Hundefänger unterwegs

Darüber hinaus wurde genau geregelt, dass Besitzer von Hunden, „welche durch Bellen oder Heulen während der Nachtzeit die Nachbarschaft belästigen, verpflichtet waren, auf Anordnung der herzoglichen Polizeidirektion diese Belästigung abzustellen“ und auch bei Auftreten von Tollwut alle Hunde eingesperrt werden mussten und darüber hinaus frei umherlaufende bissige Hunde eingefangen und getötet werden müssten.
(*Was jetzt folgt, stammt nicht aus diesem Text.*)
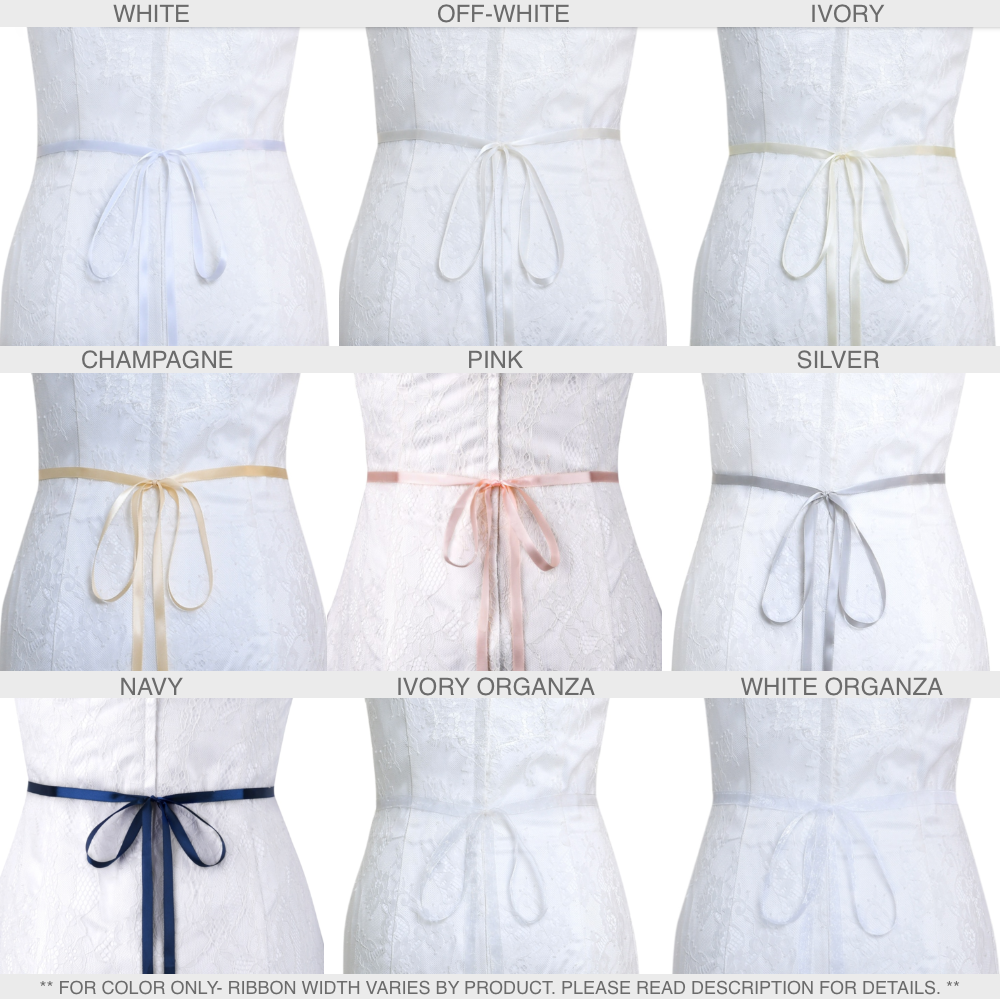 Stella Delicate Rose Gold Vine Wedding Dress Belt
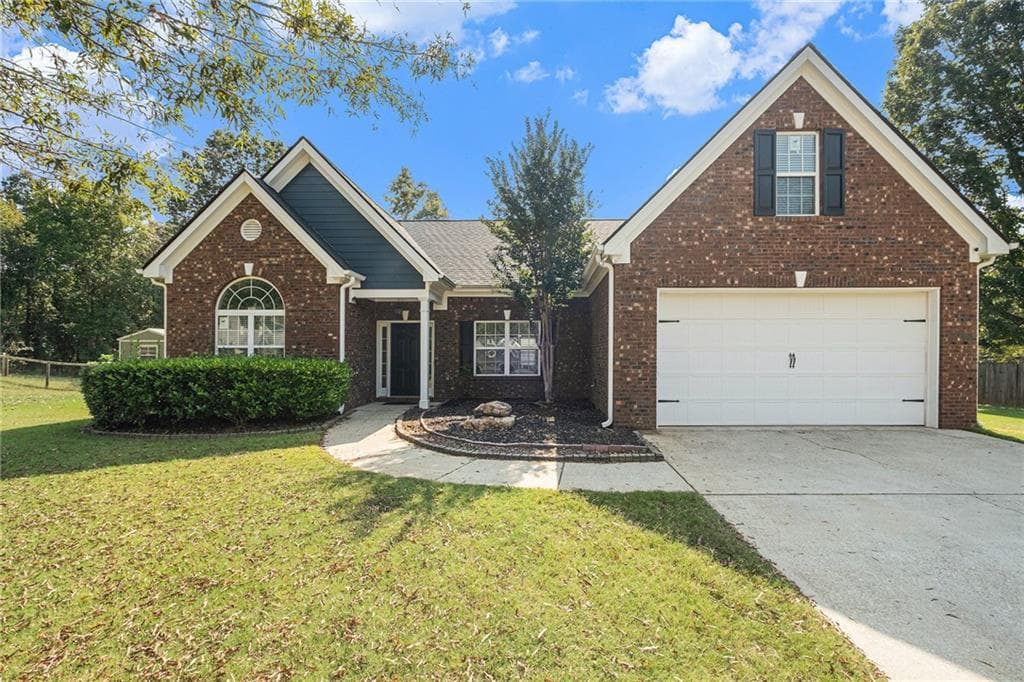 385 Feldspar Drive, Jefferson, GA 30549 — most recent listing photo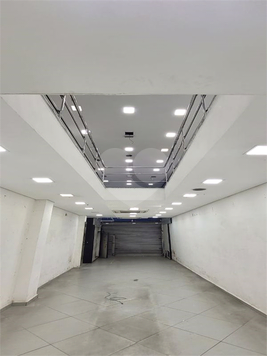 Aluguel Salão Comercial São Paulo Centro 1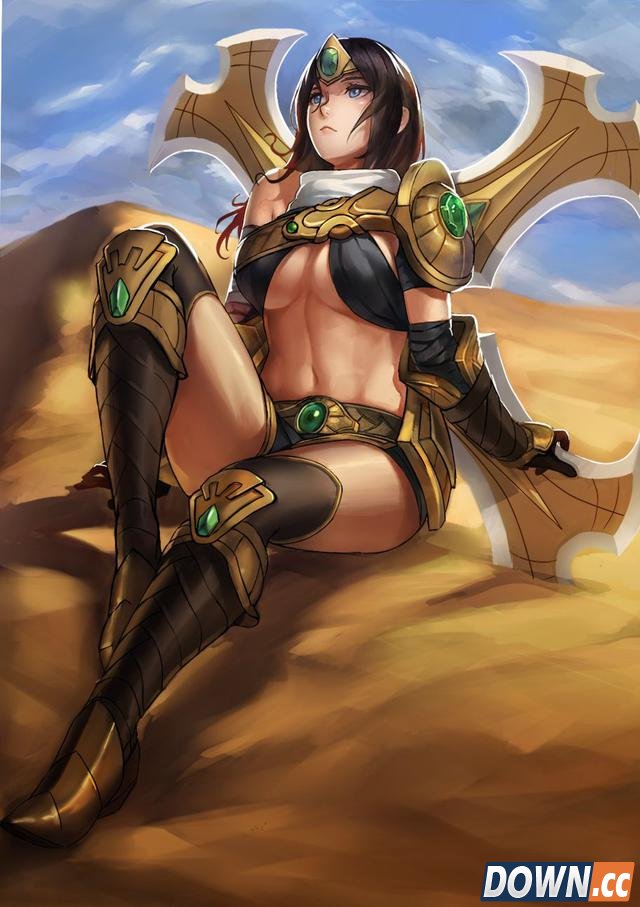 lol基础对线套路教学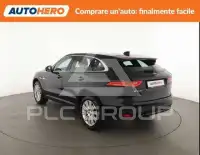 2016 Jaguar F-PACE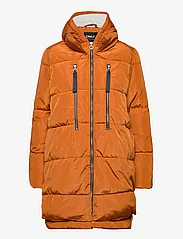 ONLY Onlnora Long Puffer Coat Cc Otw - 30.00 €. Buy Padded Coats from ONLY  online at Boozt.com. Fast delivery and easy returns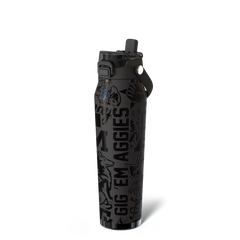 Bottle Buddy 32oz | Texas A&M Aggies | Night Game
Man sieht, dass das Problem von Leinenzwang und Maulkorbverordnung in Braunschweig eine lange und streng gehandhabte Tradition hat und keineswegs erst in jüngster Zeit aufgrund der Vorfälle mit den sogenannten Kampfhunden auftritt. Auffallend ist, dass die Auseinandersetzung um die richtige Haltung von Hunden besonders zu dem Zeitpunkt begonnen hat, als zunehmend die Hunde nicht mehr als Arbeitstiere, sondern verstärkt als Haustiere und in gehobenen Kreisen sowie beim Adel als Luxustiere gehalten wurden. Und Corona hat die Bedeutung und wie zu hoffen die Erkenntnis über die Bedeutung von Haustieren als Freunde des Menschen, insbesondere für Hunde, noch weiter erhöht.

Prof. Dr. h.c. Gerd Biegel ist Gründungsdirektor des Instituts für Braunschweigische Regionalgeschichte und Geschichtsvermittlung an der TU Braunschweig.